NORWAY — If it is Wednesday in Norway, free lunch awaits anyone willing to roll up their sleeves and volunteer on various community projects at Lights Out Gallery on Tannery Street.
Meals to feed volunteer crews are prepared by artist and Norway resident Georgia Ryan, who is working at at the gallery through an Americorps VISTA program. Last week on Community Wednesday, she served an enchilada casserole with fresh avocados, cabbage and jalapeno.
“We would love for more volunteers on our Community Wednesdays,” Lights Out Executive Director Daniel Sipe said. “There are things happening in this building all the time.”

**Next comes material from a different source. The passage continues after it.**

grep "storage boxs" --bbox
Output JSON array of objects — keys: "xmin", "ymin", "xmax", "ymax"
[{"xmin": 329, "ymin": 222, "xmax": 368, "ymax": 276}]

Current projects include final preparations on the second-floor dance studio, building out a woodworking shop in the basement, or assisting with a public art commission by the University of Southern Maine.
In progress
The continuing art project is the work of artists and partners Pamela “Posey” Moulton and Roy Fox of Bridgton. Appropriately dubbed “Tangle,” the interactive sculpture is being constructed from discarded commercial fishing gear collected by Portland Harbor fishermen.
Moulton also serves on Lights Out Gallery’s board of directors.
Design and construction of Tangle follows the similar installation of “Pinky,” three sculptures residing at Payson Park in Portland.
For her materials, Moulton salvages tons of rope, cable and netting collected through a Gulf of Maine Lobster Foundation turn-over program. The plastic gear begins to degrade over time and the program is a way for fishermen to dispose of their no longer viable gear.
An environmental artist and educator, it is up to Moulton to retrieve what she needs from mounds piled on Portland’s working waterfront. It takes excavators to break into the refuse so she can sort and move it to her storage barn in Bridgton.
She said her most recent “haul” of recovered gear was about nine tons. The first project she utilized fishing gear for weighed an estimated 30 tons.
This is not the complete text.